**What is expected:** Can you carry the article on footballer Filip Bojić further, starting right after its last sentence?
** Document text follows **
Filip Bojić

Personal information
- Date of birth: 5 October 1992 (age 33)
- Place of birth: Zagreb, Croatia
- Height: 1.90 m (6 ft 3 in)
- Position: Midfielder

Team information
- Current team: Rodange
- Number: 10

Senior career*
- Years: Team / Apps / (Gls)
- 0000–2013: NK Trnje
- 2014: SV Neuberg / 14 / (1)
- 2014–2016: NK Rudeš / 57 / (8)
- 2016: RNK Split / 7 / (0)
- 2017–2019: Union Titus Pétange / 45 / (15)
- 2019: Virton
- 2020–2025: F91 Dudelange / 117 / (19)
- 2025–: Rodange / 27 / (4)

= Filip Bojić =

Croatian footballer (born 1992)

Filip Bojić (born 5 October 1992) is a Croatian professional footballer who plays as a midfielder for Rodange.

==Early life==

Bojić has been a supporter of Croatian side Dinamo (Zagreb).

==Career==

In 2014, Bojić signed for Croatian side NK Rudeš, where he was regarded as one of the club's most important players, before signing for Croatian side RNK Split, where he was regarded to have had a poor performance for the club and experienced delayed payments. In 2017, he signed for Luxembourgish side Union Titus Pétange, where he was regarded as one of the club's most important players. He was also regarded as one of the highest performing players in the league.
** End of Document text **
** Data section follows **
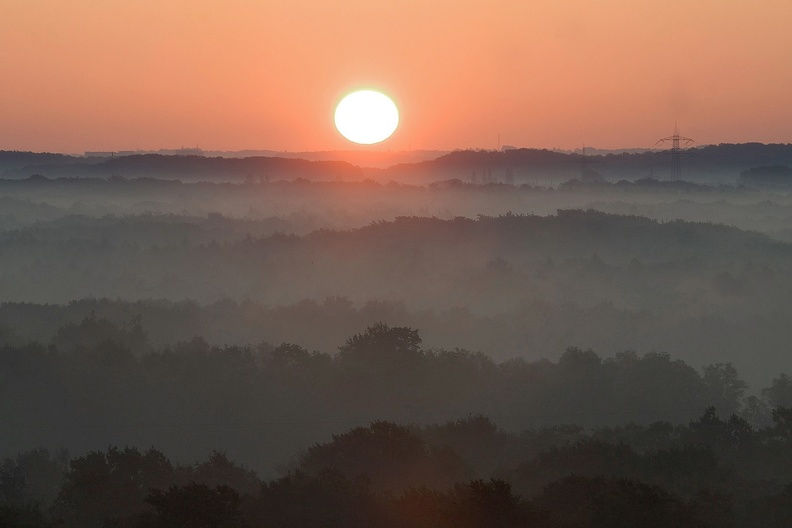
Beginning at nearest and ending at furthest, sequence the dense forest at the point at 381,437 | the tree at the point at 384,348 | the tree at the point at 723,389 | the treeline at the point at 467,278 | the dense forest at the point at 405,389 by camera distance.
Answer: the dense forest at the point at 381,437
the dense forest at the point at 405,389
the tree at the point at 723,389
the tree at the point at 384,348
the treeline at the point at 467,278

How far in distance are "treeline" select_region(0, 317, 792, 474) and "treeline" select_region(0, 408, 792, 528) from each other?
28.2 ft

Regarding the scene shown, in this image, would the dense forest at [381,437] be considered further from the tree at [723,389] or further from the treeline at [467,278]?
the treeline at [467,278]

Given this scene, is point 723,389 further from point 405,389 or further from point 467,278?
point 467,278

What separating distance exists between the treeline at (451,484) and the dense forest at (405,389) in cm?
9

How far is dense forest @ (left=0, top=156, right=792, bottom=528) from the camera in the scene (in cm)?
2466

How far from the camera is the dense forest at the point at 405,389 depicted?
** End of Data section **
**Exercise response:**
In 2019, he signed for Belgian side R.E. Virton. He then spent months as a free agent due to the coronavirus pandemic. In 2020, he signed for Luxembourgish side F91 Dudelange, where he was regarded as one of the club's most important players. He helped them win the league.

==Style of play==

Bojić mainly operates as a midfielder and is known for his ability to retain possession of the ball.

==Personal life==

Bojić is a native of Zagreb, Croatia.